Monday, September 17, 2012

The Heart of Hope

Most people agree that it is always uplifting and jolly to have me as a Facebook friend. For instance, the other day, I posted this, in the wake of the recent American embassy attacks:

Let me get this straight: some ass in California releases an offensive video about Islam and those who are offended by it go on a killing spree against America. Explain to me, again, how it is that I'm not supposed to lose my faith in humanity?

My first friend to respond was Denise, who said, quite powerfully (and very sweetly): "Your children."

At first, this made me feel nice -- I got that warm belly feeling. I thought: Yeah. My kids are good people. They will do good things. Maybe there is hope. 

But then I thought about it more. They are good kids. But guess where their worst behavior happens? In groups.

They're not bullies. They're not evil. In fact, they are so exceptionally well-behaved, I often find myself wishing, just once, they would do something wrong in school -- just for the sake of establishing a little bit of a sense of power and a tiny pinch of healthy rebellion in their hearts.

It just seems that when the group of kids gets bigger, the problems start. "Teams" form and someone ultimately gets left out. Someone becomes the outcast. Temptations form and peer pressure mounts. Sometimes my kids are the victims, sometimes they are not. I watch this from my window, on occasion, and I wait for them to make the right moves. Most often, they do. Sometimes, they don't. What gets me is that they often seem so seek out confrontation -- all of the kids do. (Purpose and power, I suppose -- like [on an amplified scale, of course] "taking control" and attacking an embassy because of a half-rate You Tube video. A reason to fight! Let's go... Nothing like an excuse to act badly -- like a bad call at a soccer match. That sort of thing. )

Segovia; an orchestra at his fingertips; alone.
On their own, my boys are kind to a fault. On their own, they are peaceful and even philosophical. (The three of us just had a discussion over lunch about the different concepts of God and whether science precludes Creation and what the difference is between believing in "The Universe" and believing in God as an active controller of destiny. They are eight and ten -- and I didn't bring this stuff up; my ten year-old did.) On their own, their innocence and their inner and outer beauty keep my throat in a constant knot. But start with putting them together and then multiplying kids into the equation: two, three, ten... Then, the problems start.

I still maintain it: people bring out the worst in each other. Humanity sucks; individual humans are beautiful. I know we are inextricably entangled with each other and there is no way out, really. This means we have to wade out into the sewage and still try to stay clean. As a result, people will praise us when we are not cruel; when we don't steal; when we help others -- as if it shouldn't be surprising that actions of this kind are the exceptions.

I'm not as dumb as I look. I know there are centuries of bad experiences behind the actions of the embassy attackers. But that just supports what I'm saying here, as far as I am concerned. One group decides it is superior to another; fighting starts; cruelty beyond belief comes out of the fighting.
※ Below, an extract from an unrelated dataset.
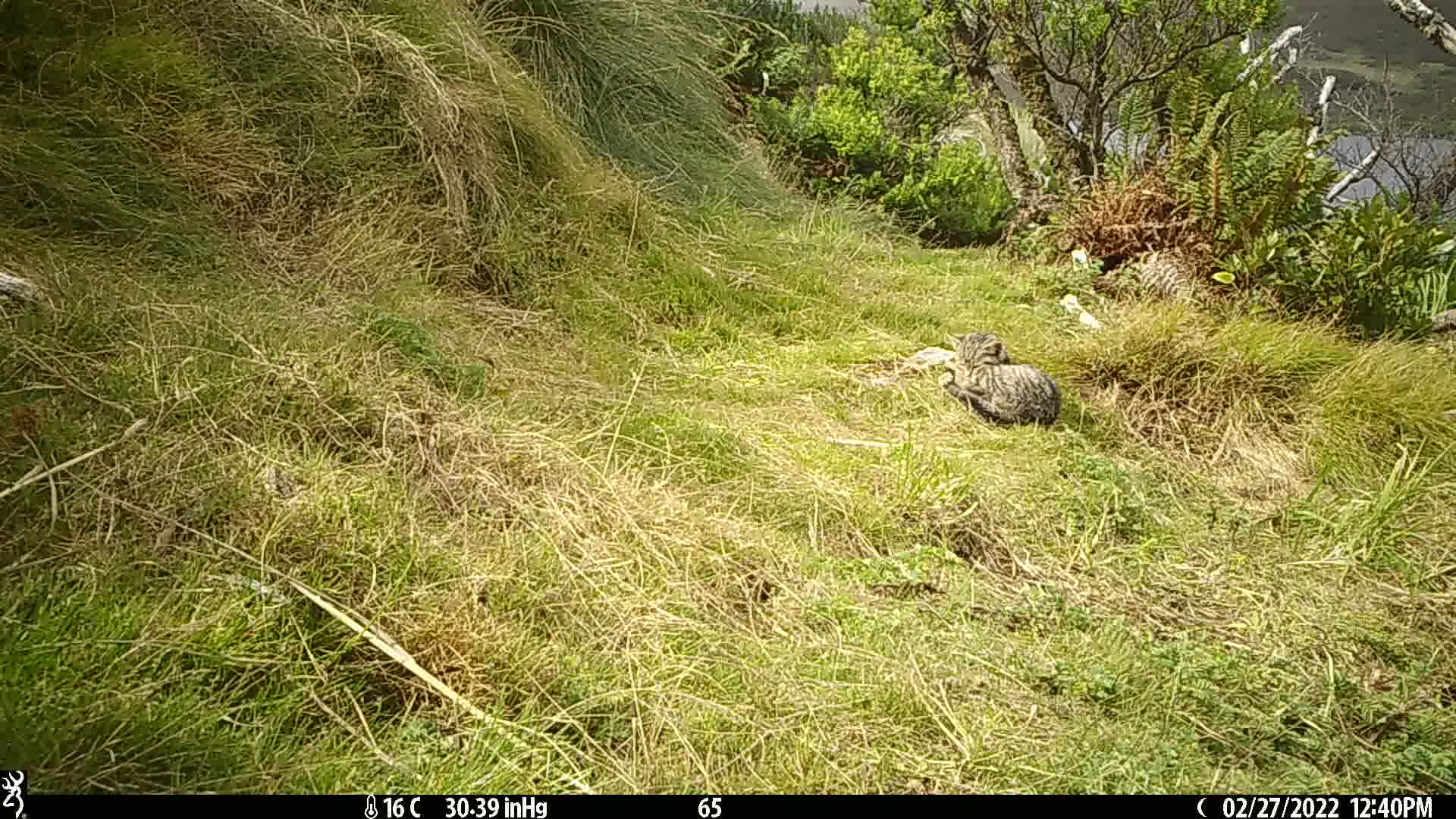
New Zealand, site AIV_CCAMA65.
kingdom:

It's the same old song and it always ends on a dissonance.

No -- I don't believe in humanity. I don't think we will ever reach that place forecast on Star Trek -- a time when all of Earth is in peace and all humans respect all others. Gene Roddenberry was an optimist, heaven love him, and that made him something original in the sci-fi annals. Sadly, I join with the rest of the doomsayers. Sadly, I subscribe to usual sci-fi cliche: I see a dark future.

I'll seek my hope in you, dear reader. I don't believe in politics or in armies or in societies or in schools of thought. I my hope lies in you. In you, alone. In what you do when the doors close and the screaming righteousness of others in your lives is no more substantial than the buzz left in my own ears as I drive home from a night of hitting the drums -- when the radio is off; engine humming low, houses sleeping, streets wet and dark.

We are each our own hope, my friends. I hope my sons grow to understand that.